Tags

, , , , , ,

Sentiment Analysis on Twitter Data

Hello All !

In this tutorial I will help you learn how to do “Sentiment Analysis” on Twitter Data.

Suppose we want to learn about the sentiments (of the users for a particular topic or object such as Bhartiya Janta Party aka BJP, which won with full majority, in recent decades, to form government in center though general elections in India) from the recent tweets on micro blogging site Twitter.

So our search term will be “BJP” and we collect about 1500 tweets from different users using twitter API and different R packages.

As a first step, let us install some important packages for this tutorial purpose. All we need are the following packages:

1. twitteR
2. sentiment
3. plyr
4. ggplot2
5. wordcloud
6. RColorBrewer

First download and install “Rstem” package from here <http://www.omegahat.org/Rstem/&gt; and “tm” package from CRAN <http://cran.r-project.org/web/packages/tm/index.html&gt;.

Then download “sentiment” package from here

< http://cran.r-project.org/web/packages/sentiment/index.html > and install it.

Please note that “Rstem” and “sentiment” packages are no more supported on CRAN (although these can be found in archived packages).

Rest all packages can be installed from CRAN using:

install.packages()

Once you have installed all the requisite packages, as mentioned above, we are good to go.

# Load the necessary packages
> library(twitteR)
> library(wordcloud)
> library(RColorBrewer)
> library(plyr)
> library(ggplot2)
> library(sentiment)

# Find OAuth settings for twitter:
> library(httr)
> oauth_endpoints(“twitter”)

## <oauth_endpoint>
##  request:   https://api.twitter.com/oauth/request_token
##  authorize: https://api.twitter.com/oauth/authenticate
##  access:    https://api.twitter.com/oauth/access_token

# Register an application (API) at https://apps.twitter.com/
# Once done registering, look at the values of api key, secret and token
# Insert these values below:
> api_key <- “your API key from twitter”
> api_secret <- “your Secret key from twitter”
> access_token <- “you Access Token from twitter”
> access_token_secret <- “you Access Token Secret key from twitter”
> setup_twitter_oauth(api_key,api_secret,access_token,access_token_secret)

## [1] “Using direct authentication”

# Now let us collect some tweets (2000 in our example) containing the term “BJP” from twitter (language = English,
# if you wish you can set other languages to fetch tweets in those languages in your analytics)
> bjp_tweets = searchTwitter(“BJP”, n=2000, lang=”en”)

# fetch the text of these tweets
> bjp_txt = sapply(bjp_tweets, function(x) x$getText())

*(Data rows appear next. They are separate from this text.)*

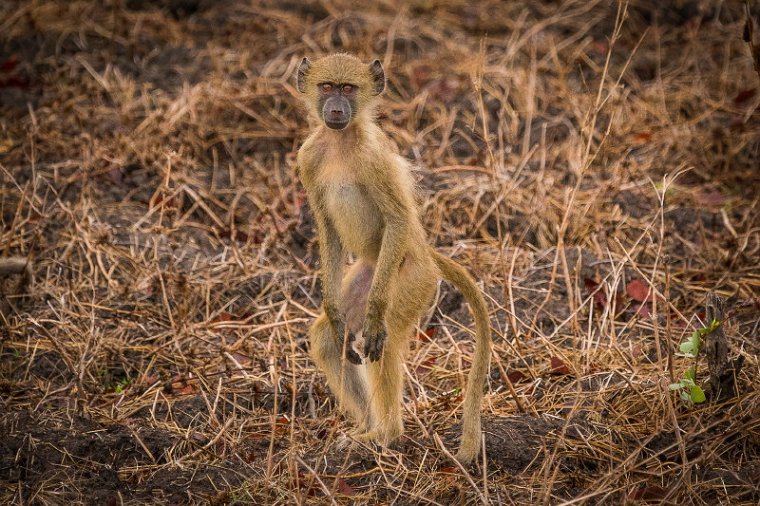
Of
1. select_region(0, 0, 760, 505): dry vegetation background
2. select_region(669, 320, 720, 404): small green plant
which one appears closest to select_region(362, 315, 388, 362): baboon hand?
select_region(0, 0, 760, 505): dry vegetation background

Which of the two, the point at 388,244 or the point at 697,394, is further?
the point at 388,244

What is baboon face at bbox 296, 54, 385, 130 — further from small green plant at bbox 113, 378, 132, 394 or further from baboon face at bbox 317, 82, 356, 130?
small green plant at bbox 113, 378, 132, 394

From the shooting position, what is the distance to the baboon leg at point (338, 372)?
4.96 m

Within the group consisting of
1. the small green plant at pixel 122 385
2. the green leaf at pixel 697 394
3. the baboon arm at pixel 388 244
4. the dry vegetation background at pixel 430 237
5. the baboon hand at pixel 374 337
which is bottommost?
the small green plant at pixel 122 385

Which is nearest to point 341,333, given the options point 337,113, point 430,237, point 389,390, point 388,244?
point 389,390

# Now we will prepare the above text for sentiment analysis
# First we will remove retweet entities from the stored tweets (text)
> bjp_txt = gsub(“(RT|via)((?:\\b\\W*@\\w+)+)”, “”, bjp_txt)
# Then remove all “@people”
> bjp_txt = gsub(“@\\w+”, “”, bjp_txt)
# Then remove all the punctuation
> bjp_txt = gsub(“[[:punct:]]”, “”, bjp_txt)
# Then remove numbers, we need only text for analytics
> bjp_txt = gsub(“[[:digit:]]”, “”, bjp_txt)
# the remove html links, which are not required for sentiment analysis
> bjp_txt = gsub(“http\\w+”, “”, bjp_txt)
# finally, we remove unnecessary spaces (white spaces, tabs etc)
> bjp_txt = gsub(“[ \t]{2,}”, “”, bjp_txt)
> bjp_txt = gsub(“^\\s+|\\s+$”, “”, bjp_txt)
# if anything else, you feel, should be removed, you can. For example “slang words” etc using the above function and methods.

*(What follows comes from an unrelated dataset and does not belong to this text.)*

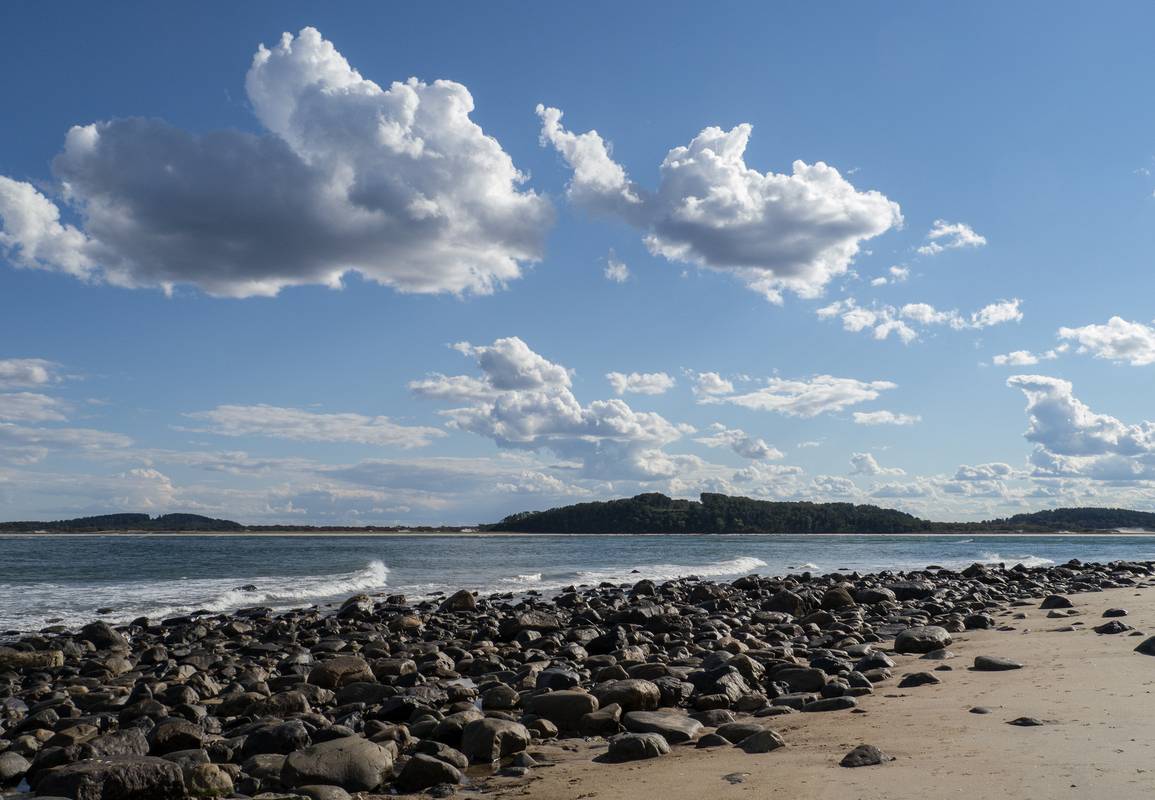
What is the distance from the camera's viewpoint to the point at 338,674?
12781 millimetres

# Since there can be some words in lower case and some in upper, we will try to eredicate this non-uniform pattern by making all the words in lower case. This makes uniform pattern.

# Let us first define a function which can handle “tolower error handling”, if arises any, during converting all words in lower case.
> catch.error = function(x)
{
# let us create a missing value for test purpose
y = NA
# try to catch that error (NA) we just created
catch_error = tryCatch(tolower(x), error=function(e) e)
# if not an error
if (!inherits(catch_error, “error”))
y = tolower(x)
# check result if error exists, otherwise the function works fine.
return(y)
}

# Now we will transform all the words in lower case using catch.error function we just created above and with sapply function
> bjp_txt = sapply(bjp_txt, catch.error)

# Also we will remove NAs, if any exists, from bjp_txt (the collected and refined text in analysis)
> bjp_txt = bjp_txt[!is.na(bjp_txt)]

# also remove names (column headings) from the text, as we do not want them in the sentiment analysis
> names(bjp_txt) = NULL

# Now the text is fully prepared (or at least for this tutorial) and we are good to go to perform Sentiment Analysis using this text

# As a first step in this stage, let us first classify emotions
# In this tutorial we will be using Bayes’ algorithm to classify emotion categories
# for more please see help on classify_emotion (?classify_emotion) under sentiment package
> bjp_class_emo = classify_emotion(bjp_txt, algorithm=”bayes”, prior=1.0)
# the above function returns an of bject of class data.frame with seven columns (anger, disgust, fear, joy, sadness, surprise, best_fit) and one row for each document:

# we will fetch emotion category best_fit for our analysis purposes, visitors to this tutorials are encouraged to play around with other classifications as well.
> emotion = bjp_class_emo[,7]

# Replace NA’s (if any, generated during classification process) by word “unknown”
# There are chances that classification process generates NA’s. This is because, sentiment package uses an in-built dataset “emotions”, which containing approximately 1500 words classified into six emotion categories: anger, disgust, fear, joy, sadness, and surprise
# If any words outside this dataset are given, the process will term the words as NA’s
> emotion[is.na(emotion)] = “unknown”

# Similar to above, we will classify polarity in the text
# This process will classify the text data into four categories (pos – The absolute log likelihood of the document expressing a positive sentiment, neg – The absolute log likelihood of the document expressing a negative sentimen, pos/neg  – The ratio of absolute log likelihoods between positive and negative sentiment scores where a score of 1 indicates a neutral sentiment, less than 1 indicates a negative sentiment, and greater than 1 indicates a positive sentiment; AND best_fit – The most likely sentiment category (e.g. positive, negative, neutral) for the given text)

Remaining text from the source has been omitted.